The article went on to say that “In the pulpit, he dispenses the gospel without ado: just ‘the message’ clear and simple. After listening to his sermons, one parishioner described him as a ‘homely Billy Graham.’”
One of the photos in the Life magazine spread shows a tall, lanky, bespectacled McKinney looming large over the Forbush Baptist Church pulpit with his right arm raised to drive home a point from his message.
Forbush member Maclyn Powell was a little younger than Smith and Carter, but she also remembers McKinney’s time at the church. McKinney baptized Powell, and she joined the church under his ministry.
“My short association with him was a very meaningful part of my life,” Powell said.
Despite McKinney’s competitiveness as a coach and eccentric style, parishioners and former players alike describe him as caring and compassionate.
“Bones was one good human being,” said Alley Hart, a team captain on Wake Forest’s 1961 ACC championship team. “I don’t know of anybody who didn’t like him, except for maybe another coach or two because he used to beat them. He was just a very lovable person.”
When Hart’s father died midway through his junior season in December 1959, McKinney officiated part of the funeral service. Hart says he doesn’t remember much about the service, but he remembers McKinney being there for him.

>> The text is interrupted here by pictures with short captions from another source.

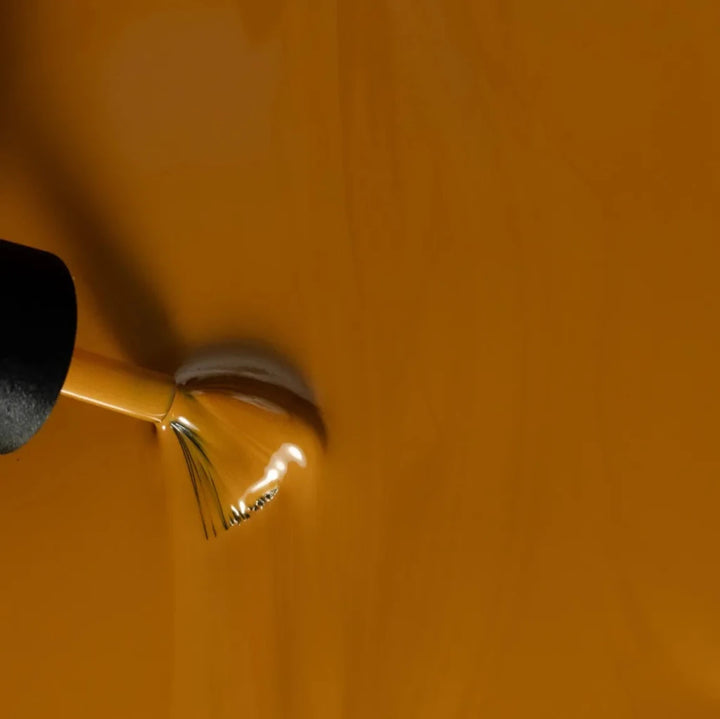Luxio - Color Gel Polish OCHRE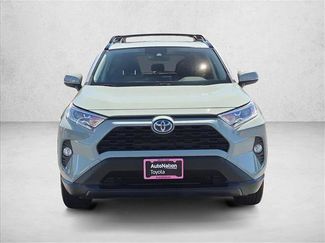 Used 2021 Toyota RAV4 XLE w/ Convenience Package AWD/4WD video 2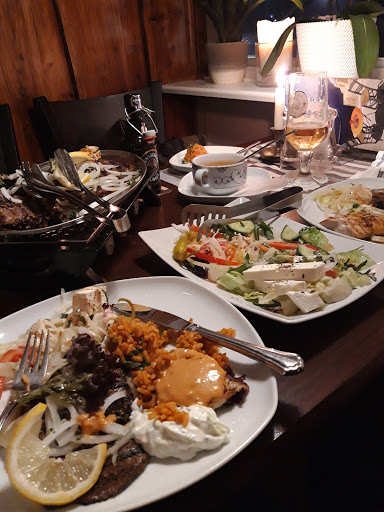 Taverna Leros - Thumbnail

“After the funeral was over and we came out of the tent, he put his arm around me and walked me to the car,” Hart said. “That’s about all I remember about the funeral, Bones walking me to the car with his arm around me.”
‘Great at two things’
Observers of McKinney’s career at Wake Forest say the dual demands on his time as both a coach and a minister eventually took a toll on him. That fact was foreshadowed in an editorial in the Biblical Recorder after the Demon Deacons qualified for the 1962 Final Four.
“One thing worries us as we watch Wake Forest Coach Bones McKinney agonize his way through a basketball game: How long can he last at this pace?” the editorial read. “On second thought, he probably will last a long time if the Deacons keep winning as they did last week on their way to the NCAA finals. Best of luck to Bones and his fine team at Louisville, Ky., this weekend.”
In the next game after that editorial was penned, Wake Forest fell to Ohio State in the 1962 national semifinals in Louisville. Back then, a consolation game was played at the Final Four. In that contest, McKinney’s Demon Deacons defeated a UCLA team coached by John Wooden, who two years later would win the first of 10 national championships with the Bruins. McKinney’s 1962 squad remains the only Wake Forest team to reach the Final Four in school history.
McKinney retired as Wake Forest’s coach three years later following the 1965 season. He compiled an overall record of 122-94 in eight seasons at the school. He returned to the sidelines to coach the Carolina Cougars of the American Basketball Association from 1969 to 1971 and later served as an analyst on ACC basketball television broadcasts.
McKinney was inducted into the North Carolina Sports Hall of Fame in 1970. He died in 1997 following complications from a stroke.
“What was unfortunate is that he was so great at two things that it just wore him out completely,” Packer said. “The demands on his time were so unbelievable, and the demands were coming from two different directions.”
Had he focused on one thing, Packer said McKinney could have been a long-tenured successful coach like UNC’s Dean Smith or Duke’s Mike Krzyzewski, or he could have been an esteemed minister like Billy Graham.
“He could have been a coach for 20 years had he not been a minister,” Packer said. “And he probably could have been a minister for 40 years had he not been a basketball coach.”
And McKinney’s impact in both arenas is still remembered all across North Carolina.
(EDITOR’S NOTE – Chad Austin serves as content strategist and editor at the Baptist State Convention of North Carolina.)